I was just able to confirm that the deedback that I started in early January of this year was successfully completed when I found the recorded deed in the Maricopa County Recorder documents search.

After whining pretty loudly for a few years, I called this year to ask about deeding the timeshare back and the representative told me that this property WAS accepting deedbacks for timeshares that were owned free and clear. I requested one via LossMitigation@diamondresorts.com and had to essentially write a hardship letter about why I could no longer afford it. I received a confirmation email that the message had been received either the same day or next day. 

About 4 days later, I was informed via email that my request had been approved and that they would be sending me the paperwork to start the deedback shortly. We had the paperwork in about a week, we notarized it and sent it back to DRI within about 10 days of receiving the approval. Then I was able to verify that it had been recorded.

Our dues needed to be current, so it really sucked to have just paid for the entire year and started this process a few days after that. They were NOT willing to refund any portion of it, so I'd say it cost me nearly $900 or the cost of my maintenance fees for 2015. That being said, we are no longer the owners of any timeshare, which IMO, is priceless!!

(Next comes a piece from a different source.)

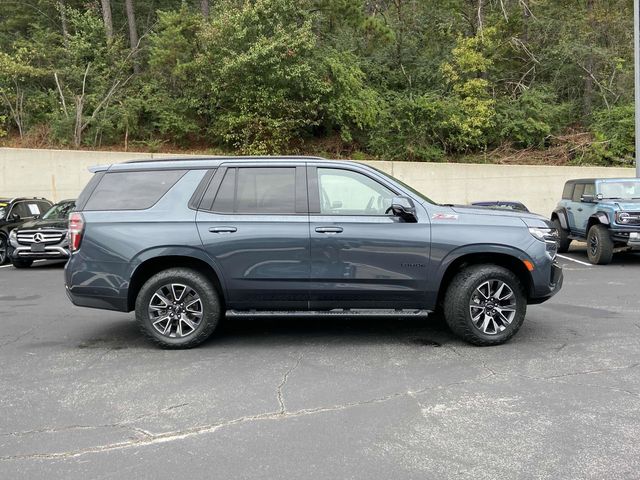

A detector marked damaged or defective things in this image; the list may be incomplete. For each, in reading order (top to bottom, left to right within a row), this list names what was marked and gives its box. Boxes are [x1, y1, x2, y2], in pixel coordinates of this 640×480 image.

crack in asphalt [276, 354, 304, 414]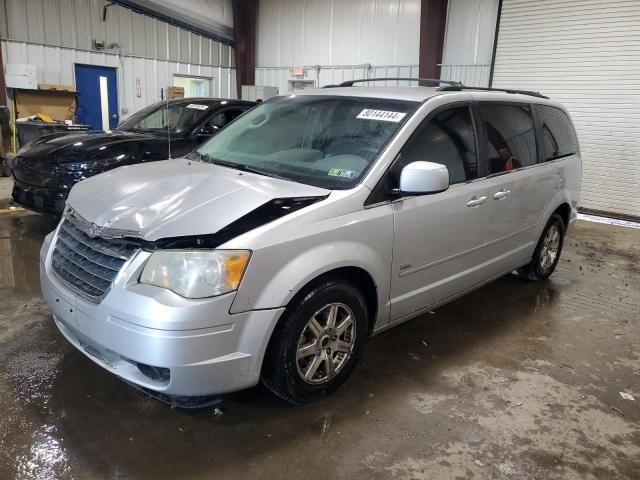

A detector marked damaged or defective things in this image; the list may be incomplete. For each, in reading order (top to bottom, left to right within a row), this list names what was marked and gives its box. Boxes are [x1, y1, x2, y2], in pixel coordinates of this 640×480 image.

crumpled hood [67, 159, 330, 242]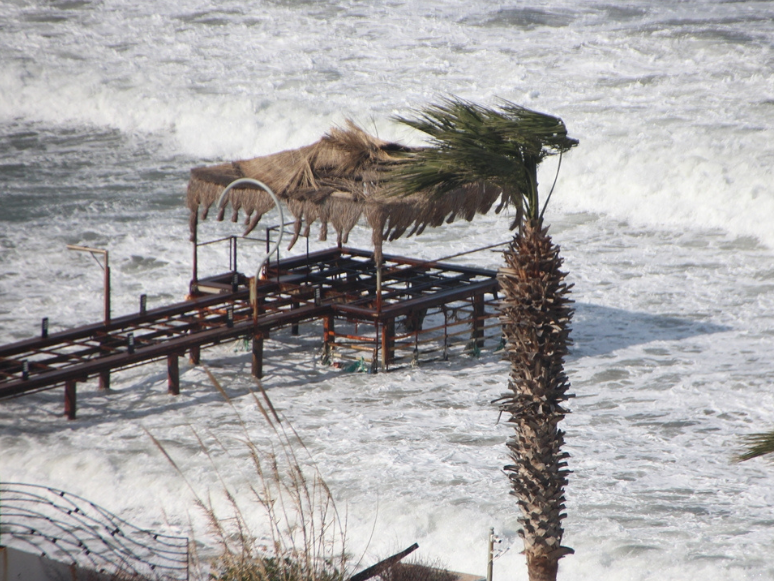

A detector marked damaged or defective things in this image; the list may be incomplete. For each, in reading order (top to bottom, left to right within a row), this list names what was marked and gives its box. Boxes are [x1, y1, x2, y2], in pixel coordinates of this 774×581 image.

Hope this helps others who were feeling the pinch we had been feeling for so many years. Good luck to all of you!!


----------



## Smudge (Mar 9, 2015)

cdmunr said:


> We are no longer the owners of any timeshare, which IMO, is priceless!!



Congratulations!


----------



## pedro47 (Mar 9, 2015)

Wow!!! Now that is some great news........


----------



## Kozman (Oct 11, 2015)

cdmunr said:


> I was just able to confirm that the deedback that I started in early January of this year was successfully completed when I found the recorded deed in the Maricopa County Recorder documents search.
> 
> After whining pretty loudly for a few years, I called this year to ask about deeding the timeshare back and the representative told me that this property WAS accepting deedbacks for timeshares that were owned free and clear. I requested one via LossMitigation@diamondresorts.com and had to essentially write a hardship letter about why I could no longer afford it. I received a confirmation email that the message had been received either the same day or next day.
> 
> ...



I just got my deed back documents for my ownership in Williamsburg...Greensprings and Powhatan. When I heard about deedback possibilities I jumped on it. The fees I paid when I purchased had almost quadrupled which put a real pinch on the budget. What once seemed like a great deal suddenly became a boat anchor. This is especially true since RCI stated renting out deposits. Where I could rent out the unit for the maintenance fees or a bit more I could no longer compete with RCI and their Extra Vacations and Last Calls at well below the cost of the fees. If anyone is in this same boat I recommend they go for the deed back while they are still offering. Cost is $250 per deed. Good luck.


----------